Luis aurait pu quitter la rébellion avec un pécule de 20 millions de pesos (environ 65.000 dollars). Mais se jugeant alors trop «handicapé» pour travailler dans le civil et conscient que l’argent ne durerait pas longtemps, il est resté. Avant d’être à nouveau blessé: une balle passée si près qu’elle lui a laissé une large cicatrice juste sous l’oreille gauche.

Pourtant il «ne regrette rien», si ce n’est de ne pas avoir continué l’école au delà du primaire. «Que va-t-il se passer pour nous qui n’avons pas fait d’études?», s’inquiète-t-il.

Cela ne l’empêche pas de rêver de se former aux systèmes informatiques de réseau ou... à la chanson. «Si le gouvernement nous apporte vraiment de l’aide à nous les handicapés (...) j’aimerais être chanteur», sourit Luis, précisant qu’avant, il jouait de la guitare. Maintenant, ce sont les autres qui l’accompagnent: «Je chante ainsi et ils jouent», dit-il en entonnant un air populaire de sa région.

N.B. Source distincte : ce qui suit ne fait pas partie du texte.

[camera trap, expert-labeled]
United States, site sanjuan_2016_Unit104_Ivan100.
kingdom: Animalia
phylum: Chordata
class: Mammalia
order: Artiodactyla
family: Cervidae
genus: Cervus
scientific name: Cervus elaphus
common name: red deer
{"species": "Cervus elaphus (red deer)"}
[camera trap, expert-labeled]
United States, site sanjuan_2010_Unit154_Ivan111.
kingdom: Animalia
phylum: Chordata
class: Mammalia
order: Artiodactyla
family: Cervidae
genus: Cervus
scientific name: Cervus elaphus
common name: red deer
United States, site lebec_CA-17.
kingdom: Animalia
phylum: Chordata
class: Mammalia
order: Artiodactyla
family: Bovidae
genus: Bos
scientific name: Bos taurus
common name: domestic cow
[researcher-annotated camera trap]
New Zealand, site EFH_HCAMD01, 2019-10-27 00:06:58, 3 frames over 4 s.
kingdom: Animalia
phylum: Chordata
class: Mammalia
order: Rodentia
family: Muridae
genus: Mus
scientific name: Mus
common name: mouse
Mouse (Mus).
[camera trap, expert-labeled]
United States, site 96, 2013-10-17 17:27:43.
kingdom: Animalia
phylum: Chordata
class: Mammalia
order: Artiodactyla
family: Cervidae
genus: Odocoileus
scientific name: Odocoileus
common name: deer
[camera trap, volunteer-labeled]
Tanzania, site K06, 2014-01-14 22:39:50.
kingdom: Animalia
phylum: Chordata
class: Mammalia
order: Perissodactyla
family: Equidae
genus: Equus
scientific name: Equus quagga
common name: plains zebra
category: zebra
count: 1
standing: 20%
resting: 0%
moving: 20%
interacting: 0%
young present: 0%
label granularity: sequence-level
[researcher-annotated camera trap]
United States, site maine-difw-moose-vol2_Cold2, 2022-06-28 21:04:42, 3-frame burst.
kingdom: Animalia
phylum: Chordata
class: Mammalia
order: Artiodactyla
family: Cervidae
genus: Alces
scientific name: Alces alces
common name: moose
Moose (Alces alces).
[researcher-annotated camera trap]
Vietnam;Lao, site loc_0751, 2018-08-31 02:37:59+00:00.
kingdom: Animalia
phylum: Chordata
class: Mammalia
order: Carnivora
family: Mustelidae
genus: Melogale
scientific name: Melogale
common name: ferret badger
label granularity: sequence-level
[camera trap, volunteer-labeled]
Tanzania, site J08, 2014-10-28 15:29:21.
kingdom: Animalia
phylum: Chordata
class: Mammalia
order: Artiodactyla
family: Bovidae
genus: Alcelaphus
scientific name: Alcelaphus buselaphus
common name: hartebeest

Il voudrait aussi qu’une fois signée le 26 septembre par le président Juan Manuel Santos et le commandant en chef des Farc, Timochenko, «la paix soit effective pour tous, pour le peuple tout entier». «Nous allons laisser les fusils!», lance-t-il, en se disant prêt à abandonner son AK 47, l’une des nombreuses armes qu’il a portées.

En attendant, Luis profite du bonheur d’avoir retrouvé son jeune frère Gabriel, 34 ans, venu lui aussi assister à la conférence. Tous deux combattants du Bloc Oriental, ils ne s’étaient pas vus depuis seize ans. «Nous n’avons jamais été ensemble.»